**PAGE TEXT**.
You must forgive my ramblings on this age-old debate. And for many of us, it may seem like the chicken and egg quandary. Should I get a better camera to make me a better photographer? Or has my skill evolved to the point whether I need a better camera to fully realise my potential? If someone hands me an airplane do I automatically become a pilot? Or do I need to go to flight school first?
We’ve all read many times that your camera doesn’t matter; that attention to composition and lighting are more important for making images than the technology. For sure, certain cameras make it easier to capture certain subjects and achieve a certain look, but by and large it’s just a tool. Sounds very familiar, right?
For professionals, their camera is essential. It has to perform reliably and deliver the functionality they expect of it. Perhaps that means evermore pixels for billboard prints; or robust autofocus, high frames per second and a deep buffer for sports. Ergonomic ease can mean the difference between a missed shot and a perfect moment. Excellent high ISO performance will allow shooting of events indoors or in the dark.
But within the hobbyist community, very few of us require such tall demands of our gear. What we want of our gear may not be necessarily what we need of it. There are many of us who primarily take an interest in camera and lens technology and there are many of us who primarily take an interest in the photographic art (most of us take a healthy interest in both). Now, let me say for the record that I believe people are perfectly free and entitled to be interested in whatever aspect of photography pleases them. No one should belittle anyone for their interest in technology anymore than for their interest in photographing a particular subject. And although I place myself in the latter camp of taking an interest in the art, I will happily and honestly admit to reading as many gear reviews as anyone else. The evolution of our species and its countless accomplishments is a long and continuing history of technological advancement. No high horse mounted here.
However, often when I read the palpably giddy remarks that many people leave after a review, along the lines of how they can’t wait to get that latest camera, I cannot help but ask if they really believe it will improve their photography. Is it enough to acquire a technological marvel and then try to justify it to oneself with the promise of delivering better photography? Will the upgrade in technology automatically beget an upgrade in photographic ability? Or will they produce the exact same quality of images but with a newer, superior camera that no one would have realised they had bought anyway?
Conversely, how many people have said to you after you showed them a great photo that you must have used a good camera? Same here. Societally, we’re hard-wired to assume that technology plays an irrefutable part in our progress.
I am not the first to deliberate on this dichotomy between technology and art, and I certainly won’t be the last. But just for this moment perhaps I can offer the idea that for a large contingent of us who don’t make a living at this but merely pursue it for pleasure, the camera itself won’t make as much of an impression as the work we produce with it.
Presented in this article are a number of images that I have printed on request (I realise there’s no accounting for taste!) at some point in the past to A1 size, around 33 x 23 inches. The cameras used to make them vary from my phone to a variety of bodies and formats, with resolutions ranging from 6MP to 24MP. I’m not decorating billboards for a living, and A1 is pretty large for me, but how many of us hobbyists will print this size that often? Or even A2, or A3? How many of us with 24-36MP cameras print at all? (Remember that Nikon’s first professional digital SLR, the D1, had 2.7MP, and I sure some of its users made large prints from it.)

**INFORMATION**.
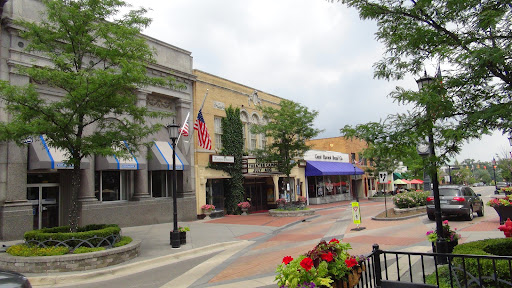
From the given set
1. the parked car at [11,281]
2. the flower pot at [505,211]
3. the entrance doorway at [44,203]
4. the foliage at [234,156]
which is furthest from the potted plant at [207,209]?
the parked car at [11,281]

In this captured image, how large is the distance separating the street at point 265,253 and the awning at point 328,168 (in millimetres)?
16411

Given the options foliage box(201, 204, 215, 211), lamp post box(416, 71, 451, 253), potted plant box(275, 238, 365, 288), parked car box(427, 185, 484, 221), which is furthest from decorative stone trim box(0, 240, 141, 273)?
parked car box(427, 185, 484, 221)

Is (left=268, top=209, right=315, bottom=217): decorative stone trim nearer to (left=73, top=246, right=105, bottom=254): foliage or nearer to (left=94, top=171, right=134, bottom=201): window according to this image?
(left=94, top=171, right=134, bottom=201): window

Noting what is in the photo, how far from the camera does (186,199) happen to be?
2111cm

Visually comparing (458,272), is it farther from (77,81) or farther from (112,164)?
(112,164)

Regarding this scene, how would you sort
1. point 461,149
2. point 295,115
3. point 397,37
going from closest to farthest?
point 461,149 → point 397,37 → point 295,115

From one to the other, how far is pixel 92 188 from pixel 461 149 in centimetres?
1575

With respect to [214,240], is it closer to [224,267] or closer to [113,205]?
[224,267]

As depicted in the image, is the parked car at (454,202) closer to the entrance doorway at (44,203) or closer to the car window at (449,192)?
the car window at (449,192)

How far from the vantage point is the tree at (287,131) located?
23453 millimetres

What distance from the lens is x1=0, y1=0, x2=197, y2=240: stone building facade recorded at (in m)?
13.7

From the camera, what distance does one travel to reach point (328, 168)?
36250 mm

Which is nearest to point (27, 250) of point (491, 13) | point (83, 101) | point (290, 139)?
point (83, 101)

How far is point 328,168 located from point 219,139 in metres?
15.8
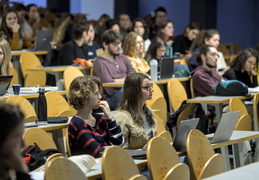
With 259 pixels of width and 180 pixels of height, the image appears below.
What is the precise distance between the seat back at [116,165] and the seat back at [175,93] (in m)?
3.39

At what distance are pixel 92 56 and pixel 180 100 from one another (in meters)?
2.25

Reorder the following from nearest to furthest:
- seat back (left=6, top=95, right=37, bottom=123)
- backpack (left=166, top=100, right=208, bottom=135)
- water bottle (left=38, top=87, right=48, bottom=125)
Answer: water bottle (left=38, top=87, right=48, bottom=125) < seat back (left=6, top=95, right=37, bottom=123) < backpack (left=166, top=100, right=208, bottom=135)

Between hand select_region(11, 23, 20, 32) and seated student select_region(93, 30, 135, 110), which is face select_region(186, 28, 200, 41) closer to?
hand select_region(11, 23, 20, 32)

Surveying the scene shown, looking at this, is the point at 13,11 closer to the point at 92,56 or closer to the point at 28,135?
the point at 92,56

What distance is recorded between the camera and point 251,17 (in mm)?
14484

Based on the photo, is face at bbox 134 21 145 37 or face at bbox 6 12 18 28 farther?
face at bbox 134 21 145 37

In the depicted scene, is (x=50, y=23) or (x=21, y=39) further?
(x=50, y=23)

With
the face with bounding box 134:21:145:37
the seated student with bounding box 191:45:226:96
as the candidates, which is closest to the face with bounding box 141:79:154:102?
the seated student with bounding box 191:45:226:96

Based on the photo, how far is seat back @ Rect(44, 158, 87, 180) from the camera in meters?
2.96

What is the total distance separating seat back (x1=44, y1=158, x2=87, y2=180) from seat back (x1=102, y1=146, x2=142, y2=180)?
19cm

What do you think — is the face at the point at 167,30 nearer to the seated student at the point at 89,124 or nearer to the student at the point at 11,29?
the student at the point at 11,29

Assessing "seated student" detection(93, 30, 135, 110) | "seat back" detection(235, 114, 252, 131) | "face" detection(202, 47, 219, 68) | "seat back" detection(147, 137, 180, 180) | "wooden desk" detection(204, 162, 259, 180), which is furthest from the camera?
"face" detection(202, 47, 219, 68)

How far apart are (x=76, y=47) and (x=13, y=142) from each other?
6.39 metres

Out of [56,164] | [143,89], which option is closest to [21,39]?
[143,89]
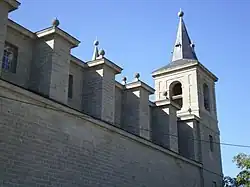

**WORK REQUIRED**. Rewrite the camera essay's passage between "Conversely, how many" and "in our progress.", inclusive, changing "irrefutable" to "undeniable".

**ANSWER SECTION**.
Conversely, how many people have said to you after you showed them a great photo that you must have used a good camera? Same here. Societally, we’re hard-wired to assume that technology plays an undeniable part in our progress.